The fastest growing age group is older adults – the baby boomer population. These are people who were born during an extended population growth from 1946-1964, and are now reaching an age where they are going to need more care. Those who work with aging and elderly individuals are keenly aware of the increasing numbers of people needing their services.
Why is it that older adults need more and specific kinds of care? In this post we are going to touch on some of the issues facing older adults that require specific attention. In the last two posts we talked about the fields of geriatrics and gerontology and looked at the study and treatment of people as they age. In future posts we will touch on issues such as “coordinated care”, “fostering independence” and “training for those working with this population”.
Health is undoubtedly the most critical issue facing the aging adult. This is due to the increasing risk for developing chronic illnesses, such as diabetes, heart problems, cancer, and dementia. Chronic conditions are the leading cause of death among older adults. In addition to increased risk of illness, older adults are more prone to injuries and structural problems, such as broken bones or degraded bones and joints. As a person ages, it is common to develop multiple conditions, making health care complex and multi-faceted. This is why quality health care is so important to the aging individual.

☆ ☆ ☆

[Task set]
a – In the post on care for older adults, switch "baby boomer population" to "postwar generation" and write out the passage again. Begin at the words "The fastest growing" and stop after "needing their services.".
b – Answer these questions using the post on care for older adults:
(i) During which years did the extended population growth take place?
(ii) What is the leading cause of death among older adults?
(iii) Which two fields did the last two posts discuss?
c – Can you extend the post on care for older adults, starting right after its last sentence?
You won't need the entries for this work.

☆ ☆ ☆

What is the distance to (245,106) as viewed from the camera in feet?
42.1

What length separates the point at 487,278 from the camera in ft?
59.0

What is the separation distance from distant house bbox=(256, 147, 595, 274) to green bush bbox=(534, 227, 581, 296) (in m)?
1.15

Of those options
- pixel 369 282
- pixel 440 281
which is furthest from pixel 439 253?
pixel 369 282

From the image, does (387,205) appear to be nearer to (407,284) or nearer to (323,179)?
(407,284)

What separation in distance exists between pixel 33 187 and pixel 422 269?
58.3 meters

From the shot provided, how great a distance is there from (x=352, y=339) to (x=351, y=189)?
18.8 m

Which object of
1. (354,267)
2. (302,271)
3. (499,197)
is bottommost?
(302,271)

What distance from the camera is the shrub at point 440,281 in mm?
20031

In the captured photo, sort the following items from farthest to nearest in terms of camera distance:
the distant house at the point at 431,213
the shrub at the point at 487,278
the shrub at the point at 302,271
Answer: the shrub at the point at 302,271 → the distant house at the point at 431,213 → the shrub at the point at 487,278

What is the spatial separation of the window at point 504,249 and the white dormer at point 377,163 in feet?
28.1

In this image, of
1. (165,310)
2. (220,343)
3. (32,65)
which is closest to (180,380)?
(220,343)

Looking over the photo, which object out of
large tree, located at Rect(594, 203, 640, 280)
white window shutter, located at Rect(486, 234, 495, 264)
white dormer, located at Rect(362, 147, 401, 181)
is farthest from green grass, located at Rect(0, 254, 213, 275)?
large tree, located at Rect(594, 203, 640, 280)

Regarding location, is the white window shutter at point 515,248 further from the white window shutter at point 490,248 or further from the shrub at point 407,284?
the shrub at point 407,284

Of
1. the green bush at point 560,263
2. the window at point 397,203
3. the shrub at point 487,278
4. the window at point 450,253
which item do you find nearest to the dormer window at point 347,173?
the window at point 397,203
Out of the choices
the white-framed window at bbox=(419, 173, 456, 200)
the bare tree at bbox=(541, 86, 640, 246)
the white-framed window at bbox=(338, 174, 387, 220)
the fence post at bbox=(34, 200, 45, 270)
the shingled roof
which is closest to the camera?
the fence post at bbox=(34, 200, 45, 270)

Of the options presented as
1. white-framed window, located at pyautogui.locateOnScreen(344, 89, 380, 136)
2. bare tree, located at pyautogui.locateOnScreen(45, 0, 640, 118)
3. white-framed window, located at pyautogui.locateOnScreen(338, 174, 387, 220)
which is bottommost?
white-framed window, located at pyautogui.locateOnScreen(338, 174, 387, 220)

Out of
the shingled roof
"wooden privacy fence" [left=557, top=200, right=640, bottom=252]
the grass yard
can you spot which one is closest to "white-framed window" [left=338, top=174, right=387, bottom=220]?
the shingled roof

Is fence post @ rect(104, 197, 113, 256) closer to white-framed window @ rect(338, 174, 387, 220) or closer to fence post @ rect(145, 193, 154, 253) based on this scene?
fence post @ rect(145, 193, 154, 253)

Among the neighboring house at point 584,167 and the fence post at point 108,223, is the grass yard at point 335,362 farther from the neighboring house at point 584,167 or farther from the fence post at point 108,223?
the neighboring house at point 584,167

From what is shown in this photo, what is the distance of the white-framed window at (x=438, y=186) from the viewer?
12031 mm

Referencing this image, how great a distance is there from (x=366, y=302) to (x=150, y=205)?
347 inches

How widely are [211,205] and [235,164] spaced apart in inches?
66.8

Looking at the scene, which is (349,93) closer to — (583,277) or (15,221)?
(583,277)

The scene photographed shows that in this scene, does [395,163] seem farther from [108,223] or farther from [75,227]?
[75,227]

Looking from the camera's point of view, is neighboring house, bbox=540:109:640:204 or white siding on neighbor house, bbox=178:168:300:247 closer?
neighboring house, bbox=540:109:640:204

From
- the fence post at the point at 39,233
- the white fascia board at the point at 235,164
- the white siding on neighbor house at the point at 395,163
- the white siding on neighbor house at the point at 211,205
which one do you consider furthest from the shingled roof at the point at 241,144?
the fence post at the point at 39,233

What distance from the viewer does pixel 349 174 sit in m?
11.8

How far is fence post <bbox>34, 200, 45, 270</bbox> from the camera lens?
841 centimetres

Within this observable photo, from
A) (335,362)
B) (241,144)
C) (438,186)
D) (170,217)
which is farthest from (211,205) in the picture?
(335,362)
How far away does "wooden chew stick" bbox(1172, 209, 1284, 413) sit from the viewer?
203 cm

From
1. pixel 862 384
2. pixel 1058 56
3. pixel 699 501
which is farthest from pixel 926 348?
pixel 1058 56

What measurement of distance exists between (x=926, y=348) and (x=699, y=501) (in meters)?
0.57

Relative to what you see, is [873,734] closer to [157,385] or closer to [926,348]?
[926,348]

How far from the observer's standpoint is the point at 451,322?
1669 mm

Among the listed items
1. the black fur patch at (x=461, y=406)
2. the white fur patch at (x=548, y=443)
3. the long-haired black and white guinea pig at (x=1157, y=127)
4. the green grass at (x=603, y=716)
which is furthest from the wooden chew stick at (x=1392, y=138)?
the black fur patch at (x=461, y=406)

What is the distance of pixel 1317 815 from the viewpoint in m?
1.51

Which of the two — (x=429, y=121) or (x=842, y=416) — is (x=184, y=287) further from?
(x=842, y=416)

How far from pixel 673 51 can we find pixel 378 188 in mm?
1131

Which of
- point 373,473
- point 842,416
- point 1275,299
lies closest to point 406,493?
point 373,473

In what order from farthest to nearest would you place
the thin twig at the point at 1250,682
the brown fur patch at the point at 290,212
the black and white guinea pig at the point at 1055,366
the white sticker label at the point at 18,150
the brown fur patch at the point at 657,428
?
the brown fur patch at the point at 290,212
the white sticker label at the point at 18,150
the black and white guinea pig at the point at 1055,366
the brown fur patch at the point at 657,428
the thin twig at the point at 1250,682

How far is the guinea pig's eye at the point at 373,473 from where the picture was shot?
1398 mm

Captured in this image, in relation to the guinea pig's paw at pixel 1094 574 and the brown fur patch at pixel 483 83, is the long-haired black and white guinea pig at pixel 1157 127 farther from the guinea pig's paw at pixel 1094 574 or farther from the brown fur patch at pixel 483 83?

☆ ☆ ☆

[Answers in order]
a –
The fastest growing age group is older adults – the postwar generation. These are people who were born during an extended population growth from 1946-1964, and are now reaching an age where they are going to need more care. Those who work with aging and elderly individuals are keenly aware of the increasing numbers of people needing their services.

b –
(i) 1946-1964
(ii) Chronic conditions
(iii) Geriatrics and gerontology

c –
Preventative health services are a critical component to maintaining an individuals’ longevity and quality of life. This is so important that the Patient Protection and Affordable Care Act of 2010 includes provisions for preventative care. Many of the federally sponsored programs designed to improve the quality of life for older adults are aimed at those who are underserved and minority populations. As the “baby boomers” continue to age, the opportunity and need for services geared toward illness and injury prevention are going to be substantial.
For example, 1 out of 3 older adults experience a fall at some time in their lives. These can be very debilitating for the individual and quite a hardship on the caregiver. Fear of falling can lead to a sedentary lifestyle, impaired function, and lower quality of life. Products and services designed to address this issue, especially before the injury, are a very important element of the senior care system. Older adults are in greater need of care than younger adults due to the impact of the aging process on the human body, mind, and environment. With greater focus on the needs of seniors, more will be able to ease into their senior years and experience a greater quality of life for themselves, their families and caregivers, as well as the community at large.